The importance of randomness in security

Randomness is an important topic for a great number of persons, from scientists to philosophers, because of many questions around it. Although it's not obvious to many people, randomness is present in many aspects of our lives, like in videogames, simulations and even in security [1]. The latter is to main focus in this essay, because randomness is very important in various techniques related to safe activity in computer based information systems, such as in Internet browsing or in the use of cash machines.

What makes a number to be a random number?

For many mathematician and scientists, random numbers must be unknowable and unpredictable. This numbers also should pass many statistical test of uniformity [2], such as the chi-squared test or the Kolmogorov-Smirnov test.

The security in a cryptographic system (hereafter the cryptosystem) is strongly related to techniques that require random sequences for many different purposes [3]. One of the most important elements in cryptography are the cryptographic keys which determine the transformation of the plaintext into ciphertext and vice versa. Considering many of this algorithms are publicly known, the security in a cryptosystem is dependent on how the keys are managed, generated, transmitted, stored and destroyed.

Pseudo-Random Number Generators

In this point one can assume that random numbers are very important for many different reasons, but another question arises, how to generate good random numbers? In practice Pseudo-Random Number Generators (hereafter PRNG) are used, which are algorithm that generate pseudo-random numbers [4]. A PRNG works when an initial value is given to the algorithm as a seed, which ideally must be truly random [3], for generate a new number.

The core components of a PRNG are [4]: an internal state which consists of all the parameters, variables and other stored values that the PRNG uses for its operations, and the entropy source which is the source of randomness (seed) to update said internal state.

Usually the entropy sources come from changes in the physical environment of the device [7], such changes in the temperature, changes in the voltage or frequency of the power supply, exposure to radiation, etc. Many modern operating system, like Linux [6], have a PRNG implementation, where their entropy source comes from to the aforementioned sources and other sources, such as keystroke, mouse clicks, disk I/O.

If it is very difficult to access to a hardware entropy source, it is recommend to obtain random input from a large of uncorrelated sources and to mix them with a strong mixing function [5]. This function should preserve the randomness present in any of the sources even if other quantities are easily guessable.

———

*Tasks and exercises*:
#1 The essay on randomness in security says the security of a cryptosystem depends on several things done to the keys. List every one of those actions.
#2 Answer these from the essay on randomness in security:
(a) Which two statistical tests of uniformity does it name?
(b) What are the two core components of a PRNG?
(c) Which operating system does it give as an example of one with a PRNG implementation?

*Information provided*:
———

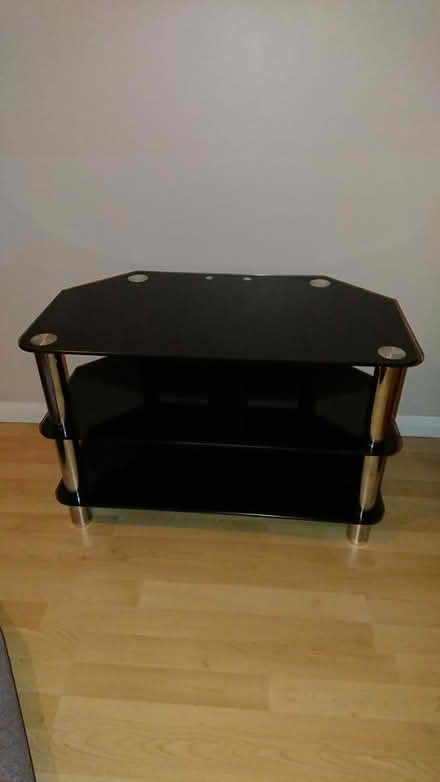 Photo of free Black glass tv unit (Upwell) #1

———

*Answers to each task*:
#1 Managed, generated, transmitted, stored, and destroyed.

#2
(a) The chi-squared test and the Kolmogorov-Smirnov test.
(b) An internal state and an entropy source.
(c) Linux.